Formatting Subcircuit Definitions:

subckt SubcircuitName [(] node1 ... nodeN [)]
[ parameters name1=value1 ... [nameN=valueN]]
.
.
.
instance, model, ic, or nodeset statements—or
further subcircuit definitions
.
.
.
ends [SubcircuitName]

Formatting the Instance Statement:

name [(]node1 ... nodeN[)] master [[param1=value1] ...[paramN=valueN]]

PaulMcG · Accepted Answer

Word is one of the most greedy and aggressive of all the repetition types in pyparsing. So your two expressions:

linebreak = pp.Suppress(pp.Keyword('\') + pp.LineEnd())
identifier = pp.Word(pp.alphanums + '_!<>\')

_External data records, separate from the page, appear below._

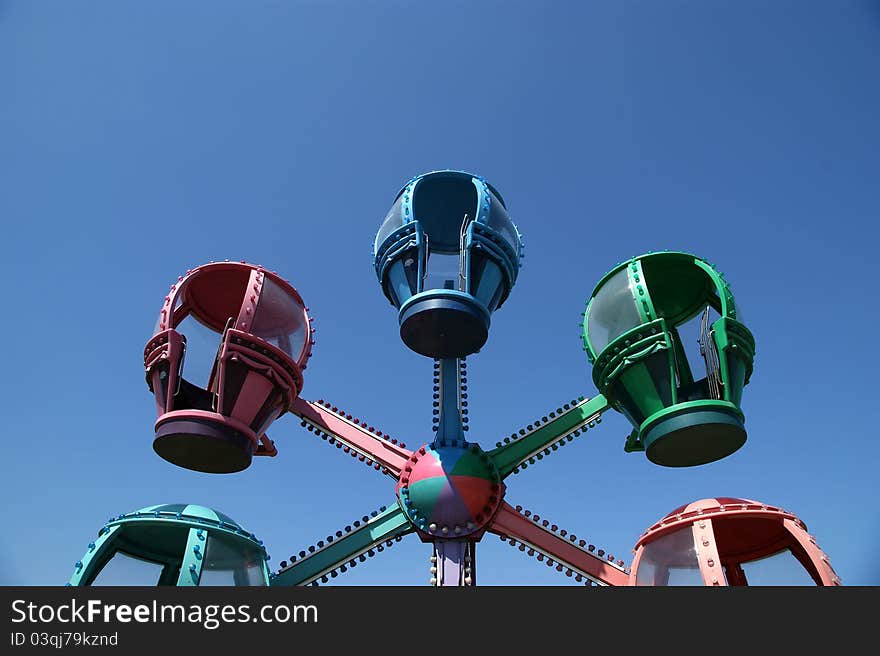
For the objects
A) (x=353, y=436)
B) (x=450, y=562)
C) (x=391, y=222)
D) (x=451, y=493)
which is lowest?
(x=450, y=562)

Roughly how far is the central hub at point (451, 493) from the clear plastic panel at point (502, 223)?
3.39 meters

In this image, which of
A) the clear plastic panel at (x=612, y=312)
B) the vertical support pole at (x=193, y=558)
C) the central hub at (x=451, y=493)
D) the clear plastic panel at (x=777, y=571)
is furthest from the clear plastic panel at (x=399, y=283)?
the clear plastic panel at (x=777, y=571)

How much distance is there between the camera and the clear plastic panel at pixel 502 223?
11773mm

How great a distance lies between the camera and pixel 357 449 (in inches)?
459

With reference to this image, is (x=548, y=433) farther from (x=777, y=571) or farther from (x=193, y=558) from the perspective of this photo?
(x=193, y=558)

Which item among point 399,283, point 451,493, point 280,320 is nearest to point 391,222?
point 399,283

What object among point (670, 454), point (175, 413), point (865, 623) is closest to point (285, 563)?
point (175, 413)

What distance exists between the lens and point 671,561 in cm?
821

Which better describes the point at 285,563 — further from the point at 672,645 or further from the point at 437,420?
the point at 672,645

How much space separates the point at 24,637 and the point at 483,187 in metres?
9.00

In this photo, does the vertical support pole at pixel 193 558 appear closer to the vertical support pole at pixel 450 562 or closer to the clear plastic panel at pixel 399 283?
the vertical support pole at pixel 450 562

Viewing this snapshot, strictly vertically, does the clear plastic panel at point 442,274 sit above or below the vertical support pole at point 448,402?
above

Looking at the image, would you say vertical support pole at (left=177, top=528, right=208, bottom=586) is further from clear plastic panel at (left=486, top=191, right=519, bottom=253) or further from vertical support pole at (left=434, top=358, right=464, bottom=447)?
clear plastic panel at (left=486, top=191, right=519, bottom=253)

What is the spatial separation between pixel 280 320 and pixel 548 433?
14.2 feet
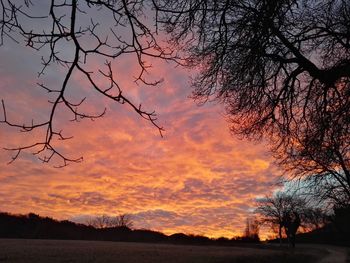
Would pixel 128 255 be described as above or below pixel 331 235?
below

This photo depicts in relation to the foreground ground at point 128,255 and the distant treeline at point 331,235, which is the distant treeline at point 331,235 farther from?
the foreground ground at point 128,255

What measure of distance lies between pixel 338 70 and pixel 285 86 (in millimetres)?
2102

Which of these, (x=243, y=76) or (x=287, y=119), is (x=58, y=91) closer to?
(x=243, y=76)

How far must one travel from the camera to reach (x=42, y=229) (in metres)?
72.6

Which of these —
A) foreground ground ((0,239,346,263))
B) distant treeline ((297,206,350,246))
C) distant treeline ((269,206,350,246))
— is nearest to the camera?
foreground ground ((0,239,346,263))

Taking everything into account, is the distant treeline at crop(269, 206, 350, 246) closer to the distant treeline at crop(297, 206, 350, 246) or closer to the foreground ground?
the distant treeline at crop(297, 206, 350, 246)

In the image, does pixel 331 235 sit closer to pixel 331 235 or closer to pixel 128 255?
pixel 331 235

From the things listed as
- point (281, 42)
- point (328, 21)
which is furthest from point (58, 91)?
point (328, 21)

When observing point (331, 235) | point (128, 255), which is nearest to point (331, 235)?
point (331, 235)

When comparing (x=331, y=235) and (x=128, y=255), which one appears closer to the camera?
(x=128, y=255)

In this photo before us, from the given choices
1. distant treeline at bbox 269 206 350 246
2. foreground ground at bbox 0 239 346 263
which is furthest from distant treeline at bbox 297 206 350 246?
foreground ground at bbox 0 239 346 263

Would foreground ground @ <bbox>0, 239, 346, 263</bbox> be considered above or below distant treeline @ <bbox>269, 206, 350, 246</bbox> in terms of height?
below

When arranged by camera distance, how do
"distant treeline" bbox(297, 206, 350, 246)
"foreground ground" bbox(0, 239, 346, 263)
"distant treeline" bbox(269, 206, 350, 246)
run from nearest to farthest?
"foreground ground" bbox(0, 239, 346, 263)
"distant treeline" bbox(297, 206, 350, 246)
"distant treeline" bbox(269, 206, 350, 246)

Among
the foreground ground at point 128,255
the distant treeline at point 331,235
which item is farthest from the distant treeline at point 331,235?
the foreground ground at point 128,255
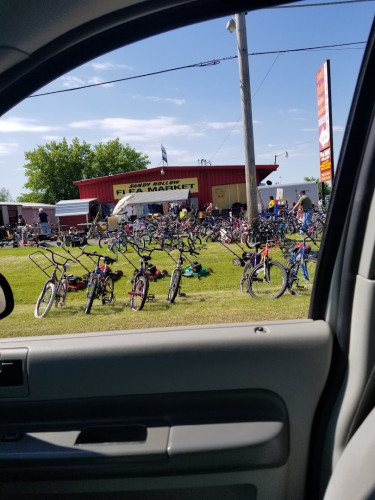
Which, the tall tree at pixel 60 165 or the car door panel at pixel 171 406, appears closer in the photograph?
the car door panel at pixel 171 406

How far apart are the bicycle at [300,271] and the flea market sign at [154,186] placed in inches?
422

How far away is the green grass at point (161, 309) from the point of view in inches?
186

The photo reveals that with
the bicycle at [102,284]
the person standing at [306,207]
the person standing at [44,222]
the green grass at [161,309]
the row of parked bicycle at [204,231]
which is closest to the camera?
the green grass at [161,309]

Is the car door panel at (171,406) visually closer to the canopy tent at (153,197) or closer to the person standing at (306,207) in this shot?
the person standing at (306,207)

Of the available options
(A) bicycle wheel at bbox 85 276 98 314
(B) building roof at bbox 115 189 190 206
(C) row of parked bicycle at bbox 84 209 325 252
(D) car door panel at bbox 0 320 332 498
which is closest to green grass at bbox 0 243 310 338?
(A) bicycle wheel at bbox 85 276 98 314

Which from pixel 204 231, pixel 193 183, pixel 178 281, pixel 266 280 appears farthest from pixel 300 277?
pixel 193 183

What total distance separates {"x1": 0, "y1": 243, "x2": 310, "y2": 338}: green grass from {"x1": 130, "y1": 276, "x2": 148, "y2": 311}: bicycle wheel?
0.11 m

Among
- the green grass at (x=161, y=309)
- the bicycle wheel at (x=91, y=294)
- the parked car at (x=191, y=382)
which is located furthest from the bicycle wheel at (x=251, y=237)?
the parked car at (x=191, y=382)

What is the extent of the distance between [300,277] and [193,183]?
13859mm

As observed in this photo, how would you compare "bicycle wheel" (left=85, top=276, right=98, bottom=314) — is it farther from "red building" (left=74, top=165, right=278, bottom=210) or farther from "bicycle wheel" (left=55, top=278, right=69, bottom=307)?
"red building" (left=74, top=165, right=278, bottom=210)

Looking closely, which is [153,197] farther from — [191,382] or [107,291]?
[191,382]

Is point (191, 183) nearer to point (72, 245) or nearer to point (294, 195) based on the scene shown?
point (72, 245)

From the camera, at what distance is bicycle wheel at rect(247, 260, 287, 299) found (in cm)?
607

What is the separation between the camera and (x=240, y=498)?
1.34 metres
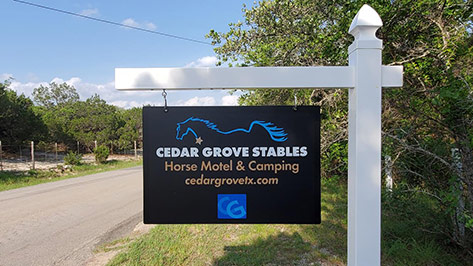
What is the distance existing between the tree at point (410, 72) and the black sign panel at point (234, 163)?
142 cm

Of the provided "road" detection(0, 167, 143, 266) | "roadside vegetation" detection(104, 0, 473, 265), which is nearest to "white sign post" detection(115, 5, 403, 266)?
"roadside vegetation" detection(104, 0, 473, 265)

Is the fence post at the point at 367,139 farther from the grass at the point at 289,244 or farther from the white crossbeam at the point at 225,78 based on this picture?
the grass at the point at 289,244

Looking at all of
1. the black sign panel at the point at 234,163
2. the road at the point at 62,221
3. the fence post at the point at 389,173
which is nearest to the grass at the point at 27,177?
the road at the point at 62,221

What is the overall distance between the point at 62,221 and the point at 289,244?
4.68m

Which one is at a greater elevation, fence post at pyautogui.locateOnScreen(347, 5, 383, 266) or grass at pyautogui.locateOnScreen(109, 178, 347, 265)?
fence post at pyautogui.locateOnScreen(347, 5, 383, 266)

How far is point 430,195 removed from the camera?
2965mm

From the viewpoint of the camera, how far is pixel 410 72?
3619 millimetres

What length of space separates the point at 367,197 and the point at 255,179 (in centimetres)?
78

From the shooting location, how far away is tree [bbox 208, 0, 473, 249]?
8.53ft

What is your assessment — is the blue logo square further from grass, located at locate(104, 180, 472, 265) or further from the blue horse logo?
grass, located at locate(104, 180, 472, 265)

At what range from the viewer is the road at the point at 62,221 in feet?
12.8

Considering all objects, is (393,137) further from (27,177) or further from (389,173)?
(27,177)

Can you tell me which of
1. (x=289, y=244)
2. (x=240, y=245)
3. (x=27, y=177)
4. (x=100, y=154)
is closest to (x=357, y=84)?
(x=289, y=244)

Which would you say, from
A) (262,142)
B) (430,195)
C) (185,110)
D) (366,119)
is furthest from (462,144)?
(185,110)
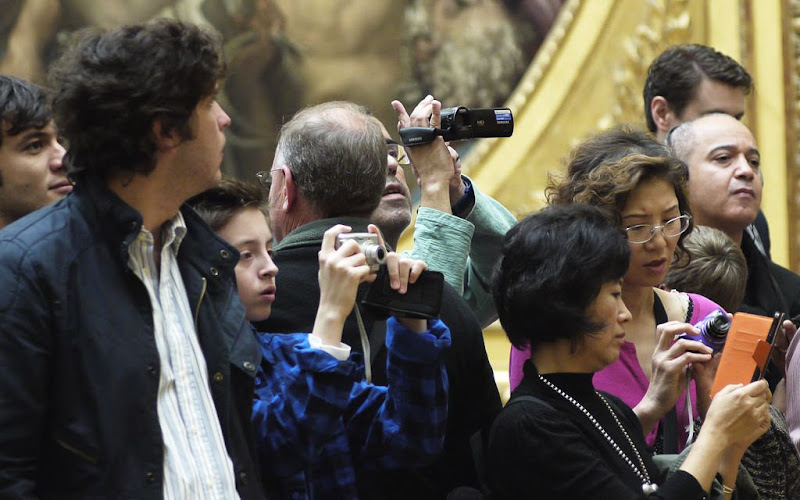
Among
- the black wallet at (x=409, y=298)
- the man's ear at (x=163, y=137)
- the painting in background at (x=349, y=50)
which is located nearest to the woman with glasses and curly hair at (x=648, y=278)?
the black wallet at (x=409, y=298)

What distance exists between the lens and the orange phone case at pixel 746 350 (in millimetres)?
2805

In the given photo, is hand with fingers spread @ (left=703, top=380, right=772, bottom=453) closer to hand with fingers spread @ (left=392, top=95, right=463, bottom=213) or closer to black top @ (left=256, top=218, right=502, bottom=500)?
black top @ (left=256, top=218, right=502, bottom=500)

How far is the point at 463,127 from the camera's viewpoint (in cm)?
316

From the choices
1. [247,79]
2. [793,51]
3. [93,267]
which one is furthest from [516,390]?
[793,51]

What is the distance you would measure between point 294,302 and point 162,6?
10.6 ft

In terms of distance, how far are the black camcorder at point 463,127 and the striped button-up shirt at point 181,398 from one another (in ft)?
3.32

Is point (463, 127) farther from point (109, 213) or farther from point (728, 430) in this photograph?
point (109, 213)

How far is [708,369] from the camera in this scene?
9.80ft

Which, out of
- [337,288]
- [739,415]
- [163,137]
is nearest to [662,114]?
[739,415]

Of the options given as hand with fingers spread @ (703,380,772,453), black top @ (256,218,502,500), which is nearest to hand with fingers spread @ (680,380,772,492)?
hand with fingers spread @ (703,380,772,453)

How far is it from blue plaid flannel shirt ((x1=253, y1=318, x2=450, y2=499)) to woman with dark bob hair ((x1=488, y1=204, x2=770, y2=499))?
0.16m

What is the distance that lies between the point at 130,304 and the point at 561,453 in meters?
0.91

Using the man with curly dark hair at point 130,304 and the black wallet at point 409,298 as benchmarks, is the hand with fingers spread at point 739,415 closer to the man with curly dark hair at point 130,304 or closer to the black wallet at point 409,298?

are going to conflict. Once an identifier starts scanning for matching characters, it will not look ahead to the next expression to see if it should stop.

In order to tell the difference between a '\' in an identifier from one that is the continuation, you have a good start with linebreak. Next, we need to remove the '\' from the characters in the identifier word:

identifier = pp.Word(pp.alphanums + '_!<>')

To add back the '\' in identifiers, we'll need to be more specific. Not just any '\' will do, we want only '\' that are not linebreaks (that is, those that are not at the end of the line). We can do that with a negative lookahead. Before accepting a backslash, first make sure it is not a line breaking backslash:

backslash_that_is_not_a_linebreak = ~linebreak + '\'

And now identifier will be the collection of one or more word items, which can be your identifier word as defined above, or a backslash that is not a linebreak.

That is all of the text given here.